The larger your project is, the more the details of your versioning scheme matters. As someone who has worked in a third level support for a large IT company (which licenses APIs to customers) for quite some time, I have seen the "is it a bug or is it a feature" debate many times. SemVer intends to make such distinctions easier.
A public API can, of course, be a REST API, or the public interface of a software library. The public/private distinction is important, because one should have the freedom to change the private code without it adversely affecting other people. (If someone accesses your private code through, say, reflection, and you make a change which breaks their code, that is their loss.)
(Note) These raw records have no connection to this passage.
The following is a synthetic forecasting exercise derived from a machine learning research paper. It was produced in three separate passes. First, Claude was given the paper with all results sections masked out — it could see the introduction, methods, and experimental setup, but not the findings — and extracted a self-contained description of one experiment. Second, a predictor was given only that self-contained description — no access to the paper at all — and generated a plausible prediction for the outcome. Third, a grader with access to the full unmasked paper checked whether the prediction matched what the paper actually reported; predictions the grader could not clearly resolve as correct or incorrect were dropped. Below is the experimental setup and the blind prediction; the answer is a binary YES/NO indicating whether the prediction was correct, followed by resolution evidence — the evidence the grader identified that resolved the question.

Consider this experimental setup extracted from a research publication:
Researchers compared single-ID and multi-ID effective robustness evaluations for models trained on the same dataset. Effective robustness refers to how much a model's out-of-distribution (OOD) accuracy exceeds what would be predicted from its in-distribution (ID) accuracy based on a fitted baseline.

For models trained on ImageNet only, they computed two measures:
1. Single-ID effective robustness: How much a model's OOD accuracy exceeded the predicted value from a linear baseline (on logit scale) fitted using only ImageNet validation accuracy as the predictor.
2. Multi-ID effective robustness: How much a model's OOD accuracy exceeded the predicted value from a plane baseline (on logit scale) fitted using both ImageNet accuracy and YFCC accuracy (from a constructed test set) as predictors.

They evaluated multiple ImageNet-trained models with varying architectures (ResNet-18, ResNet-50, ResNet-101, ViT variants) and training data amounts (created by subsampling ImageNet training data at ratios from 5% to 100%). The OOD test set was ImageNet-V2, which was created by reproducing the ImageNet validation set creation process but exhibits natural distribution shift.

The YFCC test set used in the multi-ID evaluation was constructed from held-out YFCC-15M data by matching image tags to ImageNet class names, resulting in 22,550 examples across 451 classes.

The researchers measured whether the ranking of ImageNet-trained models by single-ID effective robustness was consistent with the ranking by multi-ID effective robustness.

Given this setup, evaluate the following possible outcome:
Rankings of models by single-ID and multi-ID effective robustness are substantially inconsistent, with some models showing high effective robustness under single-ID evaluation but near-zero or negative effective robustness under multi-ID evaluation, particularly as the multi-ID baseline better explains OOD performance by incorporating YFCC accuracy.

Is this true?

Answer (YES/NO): NO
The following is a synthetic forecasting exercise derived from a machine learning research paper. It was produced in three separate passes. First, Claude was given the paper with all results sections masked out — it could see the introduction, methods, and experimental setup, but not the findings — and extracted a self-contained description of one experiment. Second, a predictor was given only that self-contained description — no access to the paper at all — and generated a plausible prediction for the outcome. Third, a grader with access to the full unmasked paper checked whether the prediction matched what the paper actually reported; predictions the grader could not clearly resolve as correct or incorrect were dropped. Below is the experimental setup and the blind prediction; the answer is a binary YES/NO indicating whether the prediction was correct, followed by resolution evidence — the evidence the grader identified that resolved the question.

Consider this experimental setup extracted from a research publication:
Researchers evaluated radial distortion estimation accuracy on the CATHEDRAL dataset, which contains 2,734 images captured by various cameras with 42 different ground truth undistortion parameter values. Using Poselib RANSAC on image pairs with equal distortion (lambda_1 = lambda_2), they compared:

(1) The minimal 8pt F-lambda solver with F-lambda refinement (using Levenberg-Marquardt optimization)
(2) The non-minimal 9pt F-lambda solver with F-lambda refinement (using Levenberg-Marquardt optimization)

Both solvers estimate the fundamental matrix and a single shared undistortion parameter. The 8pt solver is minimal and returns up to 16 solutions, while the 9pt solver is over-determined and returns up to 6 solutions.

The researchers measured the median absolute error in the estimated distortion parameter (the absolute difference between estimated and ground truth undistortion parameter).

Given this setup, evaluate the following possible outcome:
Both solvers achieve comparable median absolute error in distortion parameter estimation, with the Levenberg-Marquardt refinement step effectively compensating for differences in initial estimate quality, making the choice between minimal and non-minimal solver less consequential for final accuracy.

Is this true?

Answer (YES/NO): YES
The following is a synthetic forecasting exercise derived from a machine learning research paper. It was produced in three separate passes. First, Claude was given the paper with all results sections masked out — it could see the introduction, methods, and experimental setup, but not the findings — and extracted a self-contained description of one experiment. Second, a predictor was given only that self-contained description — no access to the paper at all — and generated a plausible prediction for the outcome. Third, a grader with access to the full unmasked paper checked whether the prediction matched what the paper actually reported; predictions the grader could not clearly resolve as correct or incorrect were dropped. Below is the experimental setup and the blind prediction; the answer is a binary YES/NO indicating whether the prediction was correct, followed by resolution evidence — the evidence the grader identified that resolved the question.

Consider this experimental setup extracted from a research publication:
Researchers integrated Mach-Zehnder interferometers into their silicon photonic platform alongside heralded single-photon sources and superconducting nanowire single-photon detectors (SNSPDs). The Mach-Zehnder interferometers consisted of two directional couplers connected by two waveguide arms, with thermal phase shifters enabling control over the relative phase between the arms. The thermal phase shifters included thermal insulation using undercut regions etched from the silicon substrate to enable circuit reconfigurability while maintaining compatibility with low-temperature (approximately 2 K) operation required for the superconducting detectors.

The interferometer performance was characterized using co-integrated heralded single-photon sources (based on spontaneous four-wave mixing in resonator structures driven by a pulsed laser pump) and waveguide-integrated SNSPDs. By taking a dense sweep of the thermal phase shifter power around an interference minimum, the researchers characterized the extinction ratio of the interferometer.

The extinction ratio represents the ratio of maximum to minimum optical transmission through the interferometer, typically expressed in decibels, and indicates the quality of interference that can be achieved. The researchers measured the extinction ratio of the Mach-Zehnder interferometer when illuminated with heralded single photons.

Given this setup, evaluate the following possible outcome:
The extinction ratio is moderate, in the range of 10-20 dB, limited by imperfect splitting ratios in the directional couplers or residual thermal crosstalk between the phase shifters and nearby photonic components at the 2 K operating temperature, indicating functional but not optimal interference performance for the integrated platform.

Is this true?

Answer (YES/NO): NO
But a public API can even be something like command line switches. Think of POSIX compliant CLI tools. These tools are standalone applications. But they are used in shell scripts, so the input they accept, and the output they produce, can matter. The GNU project may choose to reimplement a POSIX standard tool, and include its own features, but in order for a plethora of shell scripts to continue working across different systems, they need to maintain the behaviour of the existing switches for that application. I have seen people having to build wrappers around applications because the output of the version command changes, and they had scripts relying on the output of the version command to be in a certain form. Should the output of the version command be part of the public API, or is what those people using it did a hack? The answer is that it is up to you and what guarantees you make to the people using your software. You might not be able to imagine all use cases. Declaring the intended use of your software creates a contract with your users, which is what a public API is.
SemVer, thus, makes it easier for your uses to know what they are getting when upgrading. Did only the patch level change? Yes, so better install it quick to get the latest patch fix. Did the major version change? Better run a full, potentially expensive, regression test suite to see if my application will still work after the upgrade.